The Ford garage at 519 W. Broadway (now Duane Sparks Chevrolet) was built in 1915-1916 “The phenomenal growth of Lewistown was matched by the growth of the automobile… E.R. Roehl, manager of the new Ford garage, began business in Lewistown in the fall of 1912, selling his first Fords from the railroad car in which they were shipped; and his business grew from the start. Eleven Fords were sold in 1912, 72 in 1913, 167 in 1914, 265 in 1915 and 576 by the Lewistown agents in 1916, an indication of the growth and prosperity of the community.” (Montana Historical and Architectural Inventory).
The original owner of the building was the Northwestern Building Company which was incorporated in 1915 by George M. Stone, David Hilger, Wilford J. Johnson, Bernard Stack and William H. Fergus.
“The contract for the excavation of the new garage which will be erected back of the Bright Hotel facing Broadway Street has been awarded to Stanton and Smith and the work will begin immediately. E. R. Roehl, agent for the Ford and the Overland cars in Lewistown, will occupy the new garage and expects to have the structure ready for occupancy by December 1. A very deep basement will be put in, and the building will consist of two floors. The structure will be 50 by 90 feet in size and modern in every detail.” (“Fergus County Democrat,” September 16, 1915).
“Bids for the new Ford garage were submitted Friday afternoon at the office of Wasmansdorff and Eastman and the contract let to the Thompson Construction company of Lehigh, Montana, its bid of $7775 being the lowest. The work will be commenced immediately and will be completed in 42 working days, about 7 weeks. Excavation for the building has already been completed.” (“Fergus County Democrat,” October 14, 1915).
“The formal opening of the new Ford garage on Broadway, between 5th and 6th Avenues, is to be celebrated by E. R. Roehl, Ford agent for Fergus and Meagher counties, with much éclat next Friday evening, January 7th. There will be a housewarming and dance with enjoyment assured for all who attend and who all will be welcome. The old-time dances, including the quadrilles, will be given the preference on the program with some of the new dances interpreted for the benefit of the younger element. The big hall 50 by 90 feet on the first floor and opening on the street will make a splendid dancing hall. The whole building will be steam heated and luncheon will be served during the evening.” (“Fergus County Democrat,” January 6, 1916).
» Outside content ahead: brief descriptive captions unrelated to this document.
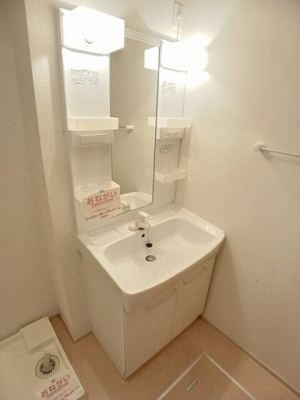 【洗面所】 | ａｎｇｅ・愛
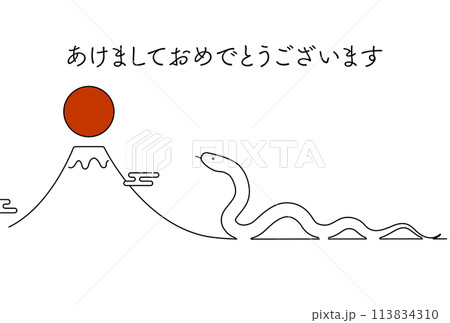 2025年巳年のシンプルな年賀状、うねうねした蛇と富士山と初日の出 113834310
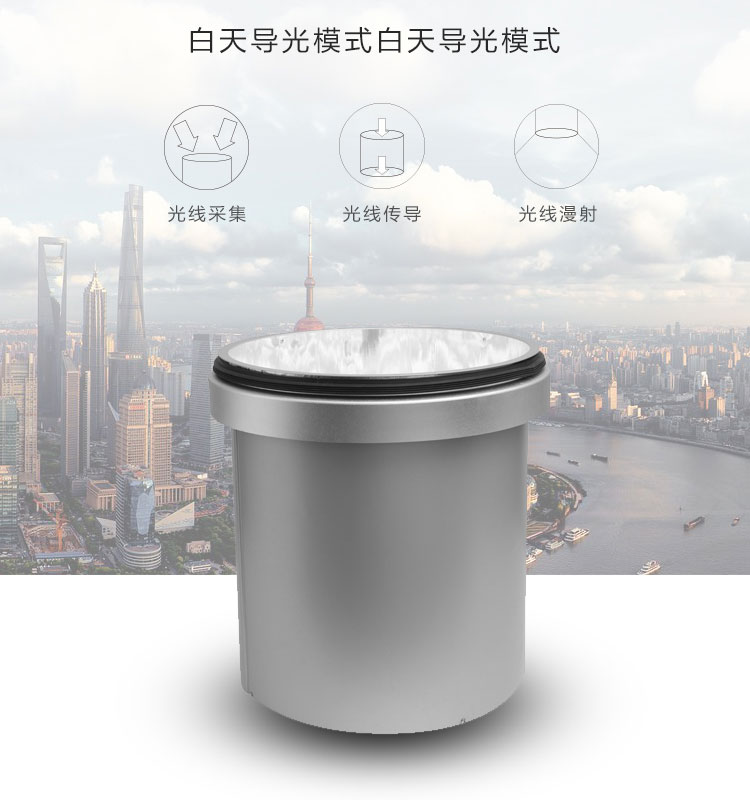 地下室導(dǎo)光管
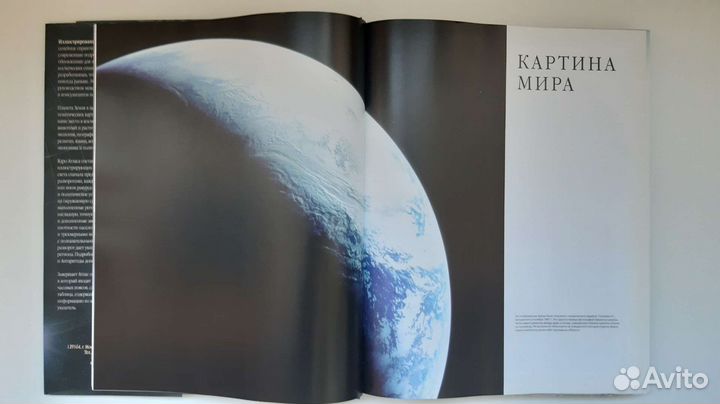 Иллюстрированный атлас мира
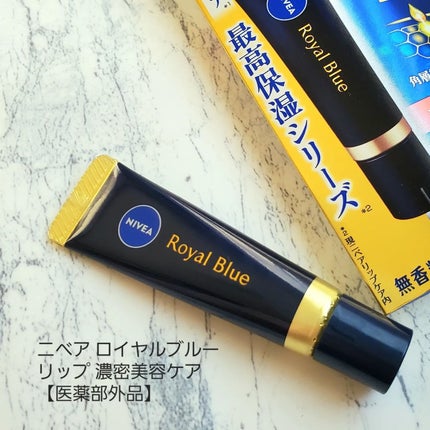 ニベア ロイヤルブルーリップ 濃密美容ケア/ニベア/リップ美容液を使ったクチコミ(1枚目)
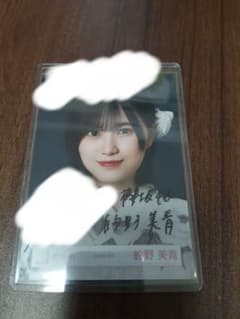 櫻坂46 的野美青 2026年浴衣 生写真 直筆サイン入り ヨリ - メルカリ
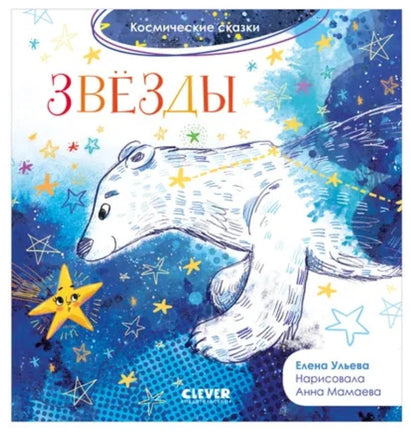 Космические сказки. Звёзды. Ульева Е. А. Printed books Клевер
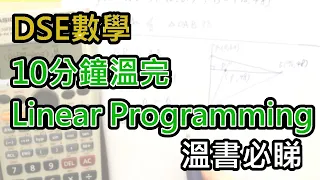 [DSE數學]10分鐘溫Linear Programming，必睇!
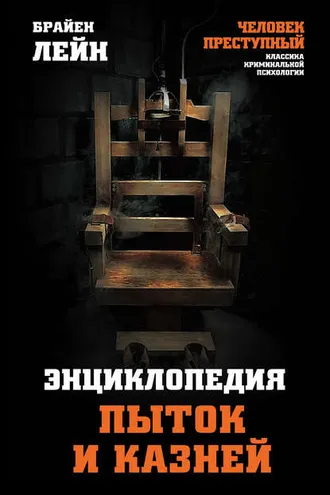 Обложка книги «Энциклопедия пыток и казней»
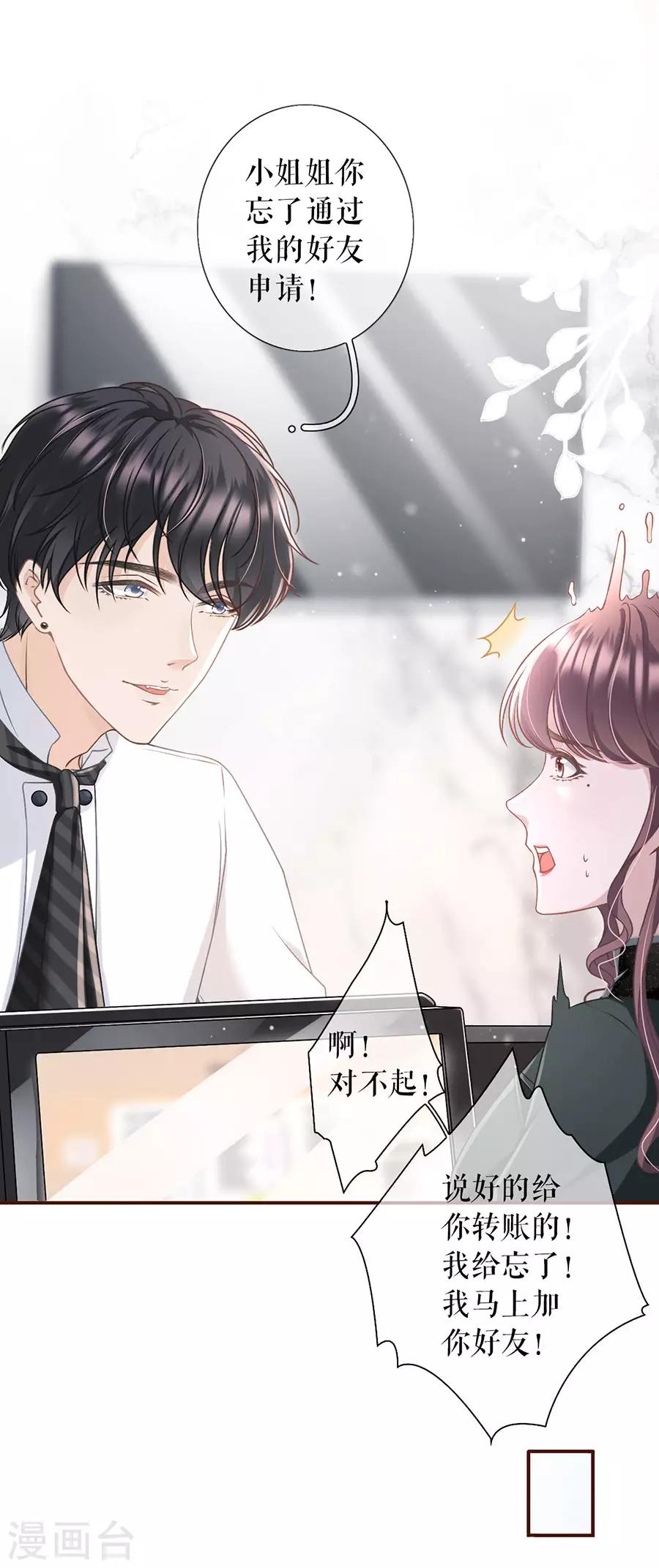 女票芳龄30+韩漫全集-第7话 更轻松的方式无删减无遮挡章节图片 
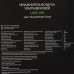 Увлажнитель воздуха Ballu UHB-990, BT-1138020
“There was some blow out at the opening of the Ford garage Friday night, and it is safe to state that all the town was there. Had Henry Ford been accorded the privilege of seeing the mammoth ovation given the new home of his masterpiece, he would have been a bit appeased for his brief and bootless journey across the sea. The invitation extended by Mr. E. R. Roehl was so cordial and promising of an all-around good time that the crowd began together long before the orchestra tuned up, and by 10:00 o’clock every available inch of floor space was occupied. Mr. and Mrs. Roehl welcomed their guests at the door and the ladies were directed to a gallery above where they might leave their wraps.”
“The building was hung with bunting and American flags. The grand march signaled at 9:30, was headed by Mrs. Roehl and D. J. Hilger, and after that the program of dancing was carried out, with coffee and sandwiches as a crowning event. The program of dances opened with Ford’s Peace Overture and progressed with something like this: Sparkplug waltz, Carburetor quadrille; Shock absorber two-step; Gasoline waltz; Radiator two-step; Tin Lizzy Turkey trot;…(“Fergus County Democrat,” January 13, 1916).
“The Northwestern Building Company has let a contract to Stanton and Smith for a 50X100 feet extension of the Ford garage on Broadway, and excavation is now under way. Manager Roehl’s Ford business has grown so remarkably since the original garage was contracted that the extension comes as a demand of necessity. The extension designed by Wasmansdorff and Eastman with plate glass front on the street level, and entrance to both stories on Broadway. The main floor will be on an exact level with the floor of the present building, so planned as to conform to the grade of the street. The present building has 9000 square feet of storage space and the extension will add 18,000 more, making a total of 27,000 square feet for use. The entire building, when completed, will be substantial and spacious and will add much to the general appearance of the street.” (“Democrat News,” August 8, 1916).